EXERCISE GOAL. Images excluded, reproduce each line of the records exactly as it stands.

PROVIDED DATA.
##########
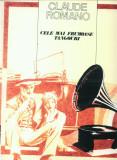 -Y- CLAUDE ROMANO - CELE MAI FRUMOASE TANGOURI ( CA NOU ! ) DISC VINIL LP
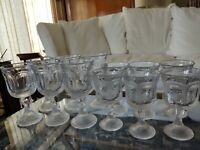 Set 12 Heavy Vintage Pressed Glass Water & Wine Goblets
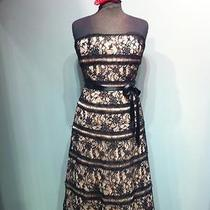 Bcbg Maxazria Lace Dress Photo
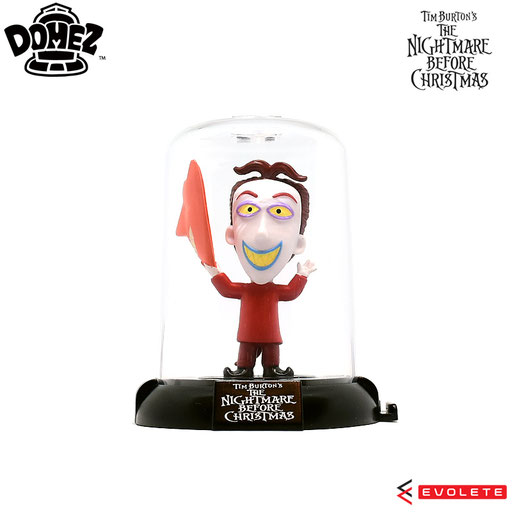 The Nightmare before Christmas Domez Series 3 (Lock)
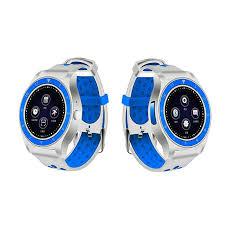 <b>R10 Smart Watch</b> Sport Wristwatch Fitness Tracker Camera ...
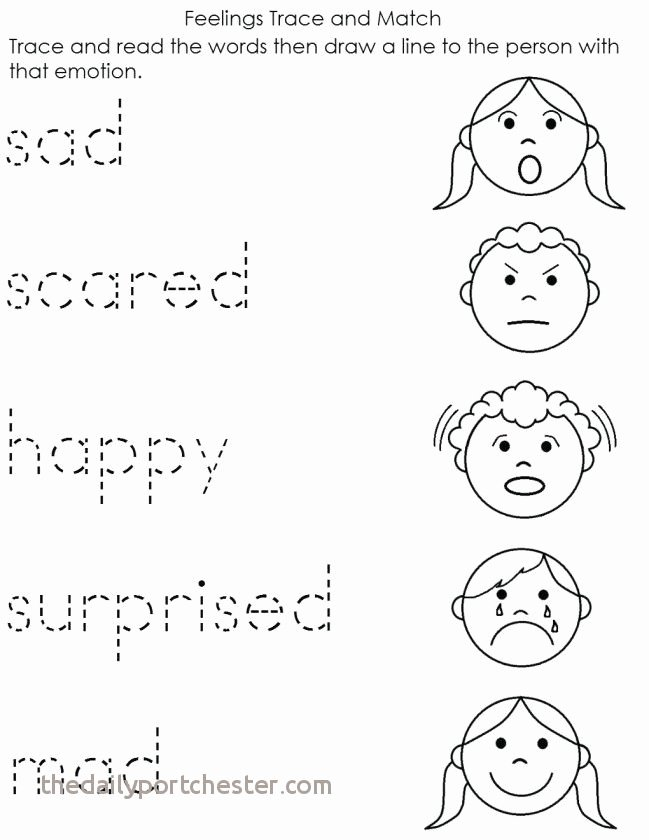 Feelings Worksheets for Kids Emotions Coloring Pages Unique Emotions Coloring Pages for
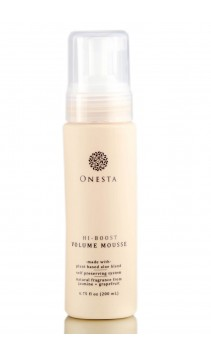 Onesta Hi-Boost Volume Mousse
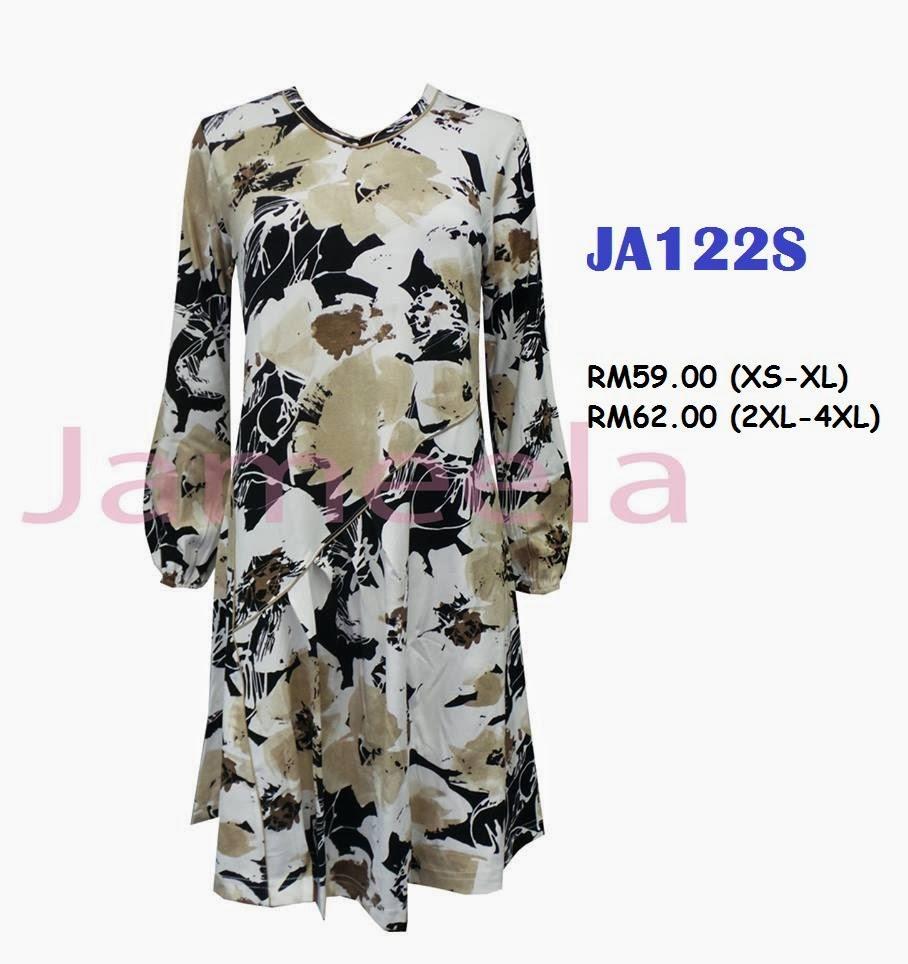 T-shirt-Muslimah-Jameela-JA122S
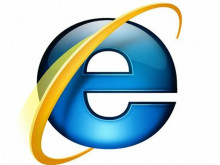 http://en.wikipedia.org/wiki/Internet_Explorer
##########
TASK RESULT.
 -Y- CLAUDE ROMANO - CELE MAI FRUMOASE TANGOURI ( CA NOU ! ) DISC VINIL LP
 Set 12 Heavy Vintage Pressed Glass Water & Wine Goblets
 Bcbg Maxazria Lace Dress Photo
 The Nightmare before Christmas Domez Series 3 (Lock)
 <b>R10 Smart Watch</b> Sport Wristwatch Fitness Tracker Camera ...
 Feelings Worksheets for Kids Emotions Coloring Pages Unique Emotions Coloring Pages for
 Onesta Hi-Boost Volume Mousse
 T-shirt-Muslimah-Jameela-JA122S
 http://en.wikipedia.org/wiki/Internet_Explorer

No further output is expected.